### PASSAGE
To find the in order traversal i have this the following code, but i don't know how i count the recursive calls, to get the right position.
public void inOrderTraverseTree(Node root){
if(root != null){
inOrderTraverseTree(root.leftChild);
System.out.println(root);
inOrderTraverseTree(root.rightChild);
}
}
I think the other solutions are O(n). All you need for this is a count of the children for each node for O(log n).
When you insert a node, for each node you traverse you increase the counter on the traversed node by one.
You need to maintain these counters when deleting, rebalancing, etc which normally isn't difficult.
With this you can get the position of the node when inserted, find the position of a node by value or find a node by position.
To find a node by position is the same kind of binary traversal as for finding by value. If you want the item at position 1000 then you start at the root. No root, not item at that position. Then you look at the left child (you can do it in the other order too and switch ascending/descending), on the left if the left child exists the number of children on the left is 0 plus the count of the children on the left node. Let say in this scenario that the left exists and has 500 children. Then you know 1000 can't be left because there aren't enough items on the left, so it must be right. You can repeat this also checking for bounds all the way down.
For simple O(n) in order traversal if you have a global counter you just increase it only after traversing the left. That should do the same as a depth first search. No need for decreasing and increasing counters or pushing and popping on a stack. You can also have your functions return a count.
public int inOrderTraverseTree(Node root){
if(root == null)
return 0;
int count = inOrderTraverseTree(root.leftChild);
count++;
count += inOrderTraverseTree(root.rightChild);
return count;
}
This approach only becomes annoying if you want to return the node as well.

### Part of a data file
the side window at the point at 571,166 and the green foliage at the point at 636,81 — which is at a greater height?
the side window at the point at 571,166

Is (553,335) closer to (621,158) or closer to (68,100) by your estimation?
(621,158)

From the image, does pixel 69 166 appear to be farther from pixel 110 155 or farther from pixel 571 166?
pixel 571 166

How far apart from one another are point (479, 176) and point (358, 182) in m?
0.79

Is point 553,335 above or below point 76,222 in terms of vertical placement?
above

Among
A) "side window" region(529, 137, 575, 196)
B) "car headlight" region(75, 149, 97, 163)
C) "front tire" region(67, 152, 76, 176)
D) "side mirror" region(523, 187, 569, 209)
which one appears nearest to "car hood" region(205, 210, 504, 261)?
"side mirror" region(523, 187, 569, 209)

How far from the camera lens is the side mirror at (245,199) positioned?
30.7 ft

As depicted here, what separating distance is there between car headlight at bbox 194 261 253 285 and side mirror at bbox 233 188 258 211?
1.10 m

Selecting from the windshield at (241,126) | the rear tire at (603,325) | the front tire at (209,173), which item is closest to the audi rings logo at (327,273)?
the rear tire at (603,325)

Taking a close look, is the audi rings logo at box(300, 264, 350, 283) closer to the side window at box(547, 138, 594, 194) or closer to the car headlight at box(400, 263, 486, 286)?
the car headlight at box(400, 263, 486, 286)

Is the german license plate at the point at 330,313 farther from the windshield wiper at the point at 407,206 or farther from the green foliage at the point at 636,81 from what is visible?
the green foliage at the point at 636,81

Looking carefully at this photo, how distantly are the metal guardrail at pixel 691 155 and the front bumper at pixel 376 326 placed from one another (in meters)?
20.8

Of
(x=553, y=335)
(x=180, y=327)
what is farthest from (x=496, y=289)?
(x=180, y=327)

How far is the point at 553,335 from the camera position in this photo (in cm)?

### JOB
Write out the thread on counting positions during an in-order traversal, shown above, in full and word for word.

### THE COMPLETED TASK
To find the in order traversal i have this the following code, but i don't know how i count the recursive calls, to get the right position.
public void inOrderTraverseTree(Node root){
if(root != null){
inOrderTraverseTree(root.leftChild);
System.out.println(root);
inOrderTraverseTree(root.rightChild);
}
}
I think the other solutions are O(n). All you need for this is a count of the children for each node for O(log n).
When you insert a node, for each node you traverse you increase the counter on the traversed node by one.
You need to maintain these counters when deleting, rebalancing, etc which normally isn't difficult.
With this you can get the position of the node when inserted, find the position of a node by value or find a node by position.
To find a node by position is the same kind of binary traversal as for finding by value. If you want the item at position 1000 then you start at the root. No root, not item at that position. Then you look at the left child (you can do it in the other order too and switch ascending/descending), on the left if the left child exists the number of children on the left is 0 plus the count of the children on the left node. Let say in this scenario that the left exists and has 500 children. Then you know 1000 can't be left because there aren't enough items on the left, so it must be right. You can repeat this also checking for bounds all the way down.
For simple O(n) in order traversal if you have a global counter you just increase it only after traversing the left. That should do the same as a depth first search. No need for decreasing and increasing counters or pushing and popping on a stack. You can also have your functions return a count.
public int inOrderTraverseTree(Node root){
if(root == null)
return 0;
int count = inOrderTraverseTree(root.leftChild);
count++;
count += inOrderTraverseTree(root.rightChild);
return count;
}
This approach only becomes annoying if you want to return the node as well.